Melarikan Diri Atau Pergi?

706 81 30
                                    

Bukankah semua yang ada di dunia ini hampir diciptakan berpasangan? Dua kaki dan dua tangan, api dan air, jantan dan betina, hingga lelaki dan perempuan.

Maka sudah kodratnya pula ada cinta dan luka. Tangis dan bahagia. Memulai dan mengakhiri. Bertemu dan berpisah. Semua itu tercipta dengan sepasang, yang tak bisa untuk dilepaskan.

Lalu untuk apa hati diciptakan jika untuk dipatahkan? Terpatahkan oleh tangis, luka, dan perpisahan?

Itu juga masih tertinggal dalam benak Soo Hyun yang kembali melihat wajah Yea Ji maka akan semakin menyiksa dirinya. Tidak, Perasaannya tak benar-benar mati pada perempuan itu, hanya terkubur lalu bangkit kembali.

Yea Ji susah menelan salivanya sendiri mendengarkan tuntutan Soo Hyun yang meminta dirinya dan Do Hwan bergabung dalam makan malam Soo Hyun dan wanita yang Yea Ji tebak kekasihnya.

"Apa?" Tanya Ji Hyun lagi memastikan bahwa dirinya tidak salah dengar.

"Hehe... entah mengapa aku ingin makan dengan suasana sedikit ramai kali ini. Mungkin kita bisa saling mengobrol malam ini, siapa tahu... kedepannya kita bisa berteman bukan?" Soo Hyun memberikan alasannya yang membuat Ji Hyun berusaha memahami Soo Hyun.

"Boleh juga, aku dan kekasihku tidak pernah makan berpasang-pasangan dengan yang lain. Kukira jika kita mencobanya kita akan berhubungan baik seterusnya. Agar kalian juga menjadikan toko ini langganan kalian. Haha.." Yea Ji dan Do Hwan saling melempar pandangan, berusaha berkomunikasi lewat isyarat mata.

"Baiklah, jika itu mau kalian. Tidak ada salahnya memulai pertemanan bukan?" Do Hwan melempar pertanyaan pada Yea Ji yang kecewa dengan jawaban Do Hwan untuk ajakan mereka.

"I-iya."

Malam itu kedua mobil melaju membela heningnya malam. Do Hwan mengendarai mobil mengikuti Soo Hyun. Di samping Do Hwan, Yea Ji bimbang sendiri. Tak tahu mengapa Soo Hyun harus merencanakan ini.
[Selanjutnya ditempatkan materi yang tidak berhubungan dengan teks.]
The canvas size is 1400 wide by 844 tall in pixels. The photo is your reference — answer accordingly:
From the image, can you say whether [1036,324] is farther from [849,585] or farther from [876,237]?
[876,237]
Mereka berhenti di depan tempat makan Subway yang mulai sepi pengunjung. Soo Hyun tidak memilih restoran mahal karena ia harus merendah pada mereka. Tak ingin dilihat pribadi yang kaya raya. Ji Hyun memahami Soo Hyun yang memang sering melakukan itu.

Mereka masuk dan duduk berpasangan saling berhadapan. Membiarkan Ji Hyun memesan di tempat order. Ketiganya diam tak tahu harus berbincang pasal apa.

"Yea Ji, bukankah besok kau harus berangkat pagi?" Tanya Do Hwan yang dibalas anggukan oleh Yea Ji, "kalau begitu kau tidak usah memasak sarapan, kita membungkus makanan untuk besok kita hangatkan saja, Ya?"

"Ti-tidak apa."

"Kau tunggu saja disini, aku akan menambah pesanan." Do Hwan pun berdiri membiarkan Yea Ji yang awalnya menahan Do Hwan pergi, namun Do Hwan tak menghiraukan.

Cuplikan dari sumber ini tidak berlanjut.